Now that we have the overlapping tensors, we would like to stitch this back into a reconizable image size.

In [None]:
stiched_and_averaged_tensor, contrib = quilter.stitch(fakeSmallPs)

In [None]:
print(stiched_and_averaged_tensor.shape, contrib.shape)

torch.Size([10, 3, 128, 128]) torch.Size([128, 128])


The image below is a heatmap that indicates the number of contributors per pixel.  

In [None]:
px.imshow(contrib).show()

In the case of sparsely labeled images, it can happen that some patches will end up with no usable data - there is no need to keep these patches around in a training scenario. qlty.cleanup has some tools to make this happen.

In [None]:
sparse_smallLabels = torch.clone(smallLabels)
# the first 10 images have no usable labels
sparse_smallLabels[0:10,...]=-1

border_tensor = quilter.border_tensor().unsqueeze(dim=0) # ugly, a bug basically, will be fixed soon

In [None]:
help(cleanup.weed_sparse_classification_training_pairs_2D)

Help on function weed_sparse_classification_training_pairs_2D in module qlty.cleanup:

weed_sparse_classification_training_pairs_2D(tensor_in, tensor_out, missing_label, border_tensor)
    After tensors have been unstitched, we want want to be able to remove patches that have no data.
    To this extent, we inspect every patch and remove any that do not contain any data.

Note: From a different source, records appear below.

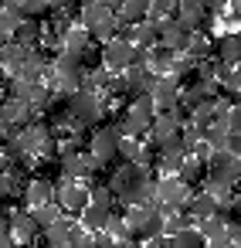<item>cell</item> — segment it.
<instances>
[{
    "mask_svg": "<svg viewBox=\"0 0 241 248\" xmlns=\"http://www.w3.org/2000/svg\"><path fill=\"white\" fill-rule=\"evenodd\" d=\"M227 234H231V241H234V248H241V217L227 224Z\"/></svg>",
    "mask_w": 241,
    "mask_h": 248,
    "instance_id": "36",
    "label": "cell"
},
{
    "mask_svg": "<svg viewBox=\"0 0 241 248\" xmlns=\"http://www.w3.org/2000/svg\"><path fill=\"white\" fill-rule=\"evenodd\" d=\"M156 24H160V45H166V48H173L177 55H183L194 31H190L187 24H180L177 17H166V21H156Z\"/></svg>",
    "mask_w": 241,
    "mask_h": 248,
    "instance_id": "6",
    "label": "cell"
},
{
    "mask_svg": "<svg viewBox=\"0 0 241 248\" xmlns=\"http://www.w3.org/2000/svg\"><path fill=\"white\" fill-rule=\"evenodd\" d=\"M89 34H92V38H95L99 45H105V41H112V38H116V17H109V21H102V24H99V28H92Z\"/></svg>",
    "mask_w": 241,
    "mask_h": 248,
    "instance_id": "32",
    "label": "cell"
},
{
    "mask_svg": "<svg viewBox=\"0 0 241 248\" xmlns=\"http://www.w3.org/2000/svg\"><path fill=\"white\" fill-rule=\"evenodd\" d=\"M24 58H28V48H21L17 41H4V45H0V68H4L7 75H17Z\"/></svg>",
    "mask_w": 241,
    "mask_h": 248,
    "instance_id": "18",
    "label": "cell"
},
{
    "mask_svg": "<svg viewBox=\"0 0 241 248\" xmlns=\"http://www.w3.org/2000/svg\"><path fill=\"white\" fill-rule=\"evenodd\" d=\"M126 112L136 116V119H143V123H153V116H156V102H153V95L146 92V95H136V99L126 106Z\"/></svg>",
    "mask_w": 241,
    "mask_h": 248,
    "instance_id": "25",
    "label": "cell"
},
{
    "mask_svg": "<svg viewBox=\"0 0 241 248\" xmlns=\"http://www.w3.org/2000/svg\"><path fill=\"white\" fill-rule=\"evenodd\" d=\"M183 228H197V217L190 214V211H173V214H166L163 217V234L170 238V234H177V231H183Z\"/></svg>",
    "mask_w": 241,
    "mask_h": 248,
    "instance_id": "24",
    "label": "cell"
},
{
    "mask_svg": "<svg viewBox=\"0 0 241 248\" xmlns=\"http://www.w3.org/2000/svg\"><path fill=\"white\" fill-rule=\"evenodd\" d=\"M112 248H143V245L133 241V238H122V241H112Z\"/></svg>",
    "mask_w": 241,
    "mask_h": 248,
    "instance_id": "39",
    "label": "cell"
},
{
    "mask_svg": "<svg viewBox=\"0 0 241 248\" xmlns=\"http://www.w3.org/2000/svg\"><path fill=\"white\" fill-rule=\"evenodd\" d=\"M21 21H24V14H21L17 7H4V11H0V38H4V41H11Z\"/></svg>",
    "mask_w": 241,
    "mask_h": 248,
    "instance_id": "27",
    "label": "cell"
},
{
    "mask_svg": "<svg viewBox=\"0 0 241 248\" xmlns=\"http://www.w3.org/2000/svg\"><path fill=\"white\" fill-rule=\"evenodd\" d=\"M166 248H207V238L197 228H183V231L166 238Z\"/></svg>",
    "mask_w": 241,
    "mask_h": 248,
    "instance_id": "23",
    "label": "cell"
},
{
    "mask_svg": "<svg viewBox=\"0 0 241 248\" xmlns=\"http://www.w3.org/2000/svg\"><path fill=\"white\" fill-rule=\"evenodd\" d=\"M14 4H24V0H14Z\"/></svg>",
    "mask_w": 241,
    "mask_h": 248,
    "instance_id": "42",
    "label": "cell"
},
{
    "mask_svg": "<svg viewBox=\"0 0 241 248\" xmlns=\"http://www.w3.org/2000/svg\"><path fill=\"white\" fill-rule=\"evenodd\" d=\"M31 214H34L38 228H48V224H55L65 211H61V204H58V201H48V204H41V207H31Z\"/></svg>",
    "mask_w": 241,
    "mask_h": 248,
    "instance_id": "29",
    "label": "cell"
},
{
    "mask_svg": "<svg viewBox=\"0 0 241 248\" xmlns=\"http://www.w3.org/2000/svg\"><path fill=\"white\" fill-rule=\"evenodd\" d=\"M0 119L21 129V126H28V123L34 119V112H31V106H28L24 99H17V95H4V99H0Z\"/></svg>",
    "mask_w": 241,
    "mask_h": 248,
    "instance_id": "9",
    "label": "cell"
},
{
    "mask_svg": "<svg viewBox=\"0 0 241 248\" xmlns=\"http://www.w3.org/2000/svg\"><path fill=\"white\" fill-rule=\"evenodd\" d=\"M45 231V238H48V245L51 248H68L72 245V238L82 231V224H75L72 221V214H61L55 224H48V228H41Z\"/></svg>",
    "mask_w": 241,
    "mask_h": 248,
    "instance_id": "8",
    "label": "cell"
},
{
    "mask_svg": "<svg viewBox=\"0 0 241 248\" xmlns=\"http://www.w3.org/2000/svg\"><path fill=\"white\" fill-rule=\"evenodd\" d=\"M41 38H45V24H41V21H34V17H24V21L17 24V31H14V38H11V41H17L21 48L34 51V48H41Z\"/></svg>",
    "mask_w": 241,
    "mask_h": 248,
    "instance_id": "11",
    "label": "cell"
},
{
    "mask_svg": "<svg viewBox=\"0 0 241 248\" xmlns=\"http://www.w3.org/2000/svg\"><path fill=\"white\" fill-rule=\"evenodd\" d=\"M48 201H55V184L51 180H41V177H31L28 187H24V204L28 207H41Z\"/></svg>",
    "mask_w": 241,
    "mask_h": 248,
    "instance_id": "12",
    "label": "cell"
},
{
    "mask_svg": "<svg viewBox=\"0 0 241 248\" xmlns=\"http://www.w3.org/2000/svg\"><path fill=\"white\" fill-rule=\"evenodd\" d=\"M0 248H14V234L7 228H0Z\"/></svg>",
    "mask_w": 241,
    "mask_h": 248,
    "instance_id": "38",
    "label": "cell"
},
{
    "mask_svg": "<svg viewBox=\"0 0 241 248\" xmlns=\"http://www.w3.org/2000/svg\"><path fill=\"white\" fill-rule=\"evenodd\" d=\"M173 65H177V51L173 48H166V45L150 48V68H153V75H170Z\"/></svg>",
    "mask_w": 241,
    "mask_h": 248,
    "instance_id": "20",
    "label": "cell"
},
{
    "mask_svg": "<svg viewBox=\"0 0 241 248\" xmlns=\"http://www.w3.org/2000/svg\"><path fill=\"white\" fill-rule=\"evenodd\" d=\"M150 95H153V102H156V112H170V109L180 102V82H177L173 75H156Z\"/></svg>",
    "mask_w": 241,
    "mask_h": 248,
    "instance_id": "4",
    "label": "cell"
},
{
    "mask_svg": "<svg viewBox=\"0 0 241 248\" xmlns=\"http://www.w3.org/2000/svg\"><path fill=\"white\" fill-rule=\"evenodd\" d=\"M187 197H190V187H187L177 173L160 177V184H156V201H160V204H170L173 211H180V207L187 204Z\"/></svg>",
    "mask_w": 241,
    "mask_h": 248,
    "instance_id": "3",
    "label": "cell"
},
{
    "mask_svg": "<svg viewBox=\"0 0 241 248\" xmlns=\"http://www.w3.org/2000/svg\"><path fill=\"white\" fill-rule=\"evenodd\" d=\"M14 248H31V245L28 241H14Z\"/></svg>",
    "mask_w": 241,
    "mask_h": 248,
    "instance_id": "41",
    "label": "cell"
},
{
    "mask_svg": "<svg viewBox=\"0 0 241 248\" xmlns=\"http://www.w3.org/2000/svg\"><path fill=\"white\" fill-rule=\"evenodd\" d=\"M224 150H231L234 156H241V133H231L227 143H224Z\"/></svg>",
    "mask_w": 241,
    "mask_h": 248,
    "instance_id": "35",
    "label": "cell"
},
{
    "mask_svg": "<svg viewBox=\"0 0 241 248\" xmlns=\"http://www.w3.org/2000/svg\"><path fill=\"white\" fill-rule=\"evenodd\" d=\"M116 17L126 21V24L146 21V17H150V0H122V7L116 11Z\"/></svg>",
    "mask_w": 241,
    "mask_h": 248,
    "instance_id": "21",
    "label": "cell"
},
{
    "mask_svg": "<svg viewBox=\"0 0 241 248\" xmlns=\"http://www.w3.org/2000/svg\"><path fill=\"white\" fill-rule=\"evenodd\" d=\"M204 173H207V167H204L197 156H187V160H183V167L177 170V177H180L190 190H197V187L204 184Z\"/></svg>",
    "mask_w": 241,
    "mask_h": 248,
    "instance_id": "22",
    "label": "cell"
},
{
    "mask_svg": "<svg viewBox=\"0 0 241 248\" xmlns=\"http://www.w3.org/2000/svg\"><path fill=\"white\" fill-rule=\"evenodd\" d=\"M0 45H4V38H0Z\"/></svg>",
    "mask_w": 241,
    "mask_h": 248,
    "instance_id": "43",
    "label": "cell"
},
{
    "mask_svg": "<svg viewBox=\"0 0 241 248\" xmlns=\"http://www.w3.org/2000/svg\"><path fill=\"white\" fill-rule=\"evenodd\" d=\"M207 248H234V241H231V234H227V231H221V234L207 238Z\"/></svg>",
    "mask_w": 241,
    "mask_h": 248,
    "instance_id": "33",
    "label": "cell"
},
{
    "mask_svg": "<svg viewBox=\"0 0 241 248\" xmlns=\"http://www.w3.org/2000/svg\"><path fill=\"white\" fill-rule=\"evenodd\" d=\"M133 45H136V48H146V51L156 48V45H160V24L150 21V17L139 21V24H133Z\"/></svg>",
    "mask_w": 241,
    "mask_h": 248,
    "instance_id": "19",
    "label": "cell"
},
{
    "mask_svg": "<svg viewBox=\"0 0 241 248\" xmlns=\"http://www.w3.org/2000/svg\"><path fill=\"white\" fill-rule=\"evenodd\" d=\"M133 41H122V38H112V41H105L102 45V65L109 68V72H116V75H122L126 68H129V58H133Z\"/></svg>",
    "mask_w": 241,
    "mask_h": 248,
    "instance_id": "2",
    "label": "cell"
},
{
    "mask_svg": "<svg viewBox=\"0 0 241 248\" xmlns=\"http://www.w3.org/2000/svg\"><path fill=\"white\" fill-rule=\"evenodd\" d=\"M180 123L173 119V112H156L153 123H150V143L156 146H166V143H180Z\"/></svg>",
    "mask_w": 241,
    "mask_h": 248,
    "instance_id": "5",
    "label": "cell"
},
{
    "mask_svg": "<svg viewBox=\"0 0 241 248\" xmlns=\"http://www.w3.org/2000/svg\"><path fill=\"white\" fill-rule=\"evenodd\" d=\"M109 214H112V207H102V204H85L82 207V214H78V221H82V228L85 231H105V221H109Z\"/></svg>",
    "mask_w": 241,
    "mask_h": 248,
    "instance_id": "17",
    "label": "cell"
},
{
    "mask_svg": "<svg viewBox=\"0 0 241 248\" xmlns=\"http://www.w3.org/2000/svg\"><path fill=\"white\" fill-rule=\"evenodd\" d=\"M102 4H105V7H112V11H119V7H122V0H102Z\"/></svg>",
    "mask_w": 241,
    "mask_h": 248,
    "instance_id": "40",
    "label": "cell"
},
{
    "mask_svg": "<svg viewBox=\"0 0 241 248\" xmlns=\"http://www.w3.org/2000/svg\"><path fill=\"white\" fill-rule=\"evenodd\" d=\"M211 45H214V38L207 31H194L183 55H190V58H211Z\"/></svg>",
    "mask_w": 241,
    "mask_h": 248,
    "instance_id": "26",
    "label": "cell"
},
{
    "mask_svg": "<svg viewBox=\"0 0 241 248\" xmlns=\"http://www.w3.org/2000/svg\"><path fill=\"white\" fill-rule=\"evenodd\" d=\"M211 58H217L224 65H241V31H227V34L214 38Z\"/></svg>",
    "mask_w": 241,
    "mask_h": 248,
    "instance_id": "7",
    "label": "cell"
},
{
    "mask_svg": "<svg viewBox=\"0 0 241 248\" xmlns=\"http://www.w3.org/2000/svg\"><path fill=\"white\" fill-rule=\"evenodd\" d=\"M109 17H116V11H112V7H105L102 0H89V4H82L78 24H82L85 31H92V28H99V24H102V21H109Z\"/></svg>",
    "mask_w": 241,
    "mask_h": 248,
    "instance_id": "14",
    "label": "cell"
},
{
    "mask_svg": "<svg viewBox=\"0 0 241 248\" xmlns=\"http://www.w3.org/2000/svg\"><path fill=\"white\" fill-rule=\"evenodd\" d=\"M55 201L61 204V211L65 214H82V207L89 204V187L85 184H78V180H68V177H61L58 184H55Z\"/></svg>",
    "mask_w": 241,
    "mask_h": 248,
    "instance_id": "1",
    "label": "cell"
},
{
    "mask_svg": "<svg viewBox=\"0 0 241 248\" xmlns=\"http://www.w3.org/2000/svg\"><path fill=\"white\" fill-rule=\"evenodd\" d=\"M183 211H190L197 221H200V217H211V214L217 211V197H211L204 187H197V190H190V197H187Z\"/></svg>",
    "mask_w": 241,
    "mask_h": 248,
    "instance_id": "15",
    "label": "cell"
},
{
    "mask_svg": "<svg viewBox=\"0 0 241 248\" xmlns=\"http://www.w3.org/2000/svg\"><path fill=\"white\" fill-rule=\"evenodd\" d=\"M177 17V0H150V21Z\"/></svg>",
    "mask_w": 241,
    "mask_h": 248,
    "instance_id": "30",
    "label": "cell"
},
{
    "mask_svg": "<svg viewBox=\"0 0 241 248\" xmlns=\"http://www.w3.org/2000/svg\"><path fill=\"white\" fill-rule=\"evenodd\" d=\"M122 78H126V102H133L136 95H146L153 89V82H156L153 68H146V65L143 68H126Z\"/></svg>",
    "mask_w": 241,
    "mask_h": 248,
    "instance_id": "10",
    "label": "cell"
},
{
    "mask_svg": "<svg viewBox=\"0 0 241 248\" xmlns=\"http://www.w3.org/2000/svg\"><path fill=\"white\" fill-rule=\"evenodd\" d=\"M38 231H41V228H38L31 207H28V211H11V234H14V241H31Z\"/></svg>",
    "mask_w": 241,
    "mask_h": 248,
    "instance_id": "13",
    "label": "cell"
},
{
    "mask_svg": "<svg viewBox=\"0 0 241 248\" xmlns=\"http://www.w3.org/2000/svg\"><path fill=\"white\" fill-rule=\"evenodd\" d=\"M89 41H92V34H89L82 24H78V28L72 24V28H68V34L61 38V48H68V51H85V48H89Z\"/></svg>",
    "mask_w": 241,
    "mask_h": 248,
    "instance_id": "28",
    "label": "cell"
},
{
    "mask_svg": "<svg viewBox=\"0 0 241 248\" xmlns=\"http://www.w3.org/2000/svg\"><path fill=\"white\" fill-rule=\"evenodd\" d=\"M143 248H166V234H156V238L143 241Z\"/></svg>",
    "mask_w": 241,
    "mask_h": 248,
    "instance_id": "37",
    "label": "cell"
},
{
    "mask_svg": "<svg viewBox=\"0 0 241 248\" xmlns=\"http://www.w3.org/2000/svg\"><path fill=\"white\" fill-rule=\"evenodd\" d=\"M183 160H187V153L180 150V143H166V146H160V153H156V170H160V173H177V170L183 167Z\"/></svg>",
    "mask_w": 241,
    "mask_h": 248,
    "instance_id": "16",
    "label": "cell"
},
{
    "mask_svg": "<svg viewBox=\"0 0 241 248\" xmlns=\"http://www.w3.org/2000/svg\"><path fill=\"white\" fill-rule=\"evenodd\" d=\"M197 231H200L204 238H214V234L227 231V221H224L221 214H211V217H200V221H197Z\"/></svg>",
    "mask_w": 241,
    "mask_h": 248,
    "instance_id": "31",
    "label": "cell"
},
{
    "mask_svg": "<svg viewBox=\"0 0 241 248\" xmlns=\"http://www.w3.org/2000/svg\"><path fill=\"white\" fill-rule=\"evenodd\" d=\"M227 129H231V133H241V102L231 106V112H227Z\"/></svg>",
    "mask_w": 241,
    "mask_h": 248,
    "instance_id": "34",
    "label": "cell"
}]
</instances>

In additon, we remove
    observations that lie in the border area. For this to work, a border_tensor must be supplied.
    
    The selection is made on the basis of the supplied 'tensor_out' data field.
    
    Parameters
    ----------
    tensor_in: input tensor
    tensor_out: output tensor
    missing_label: missing label flag (typically -1)
    border_tensor: the border tensor, obtained from the NCXYQuilt or NCZYXQuilt class
    
    Returns
    -------
    A new set of tensors that has valid training data.



In [None]:
clean_data, clean_labels = cleanup.weed_sparse_classification_training_pairs_2D(tensor_in=smallData,
                                                                                tensor_out=sparse_smallLabels,
                                                                                missing_label=-1,
                                                                                border_tensor=border_tensor)

In [None]:
print(clean_data.shape, clean_labels.shape)

torch.Size([240, 1, 64, 64]) torch.Size([240, 1, 64, 64])


These tools are extended to the 3D case as well - this will be released soon.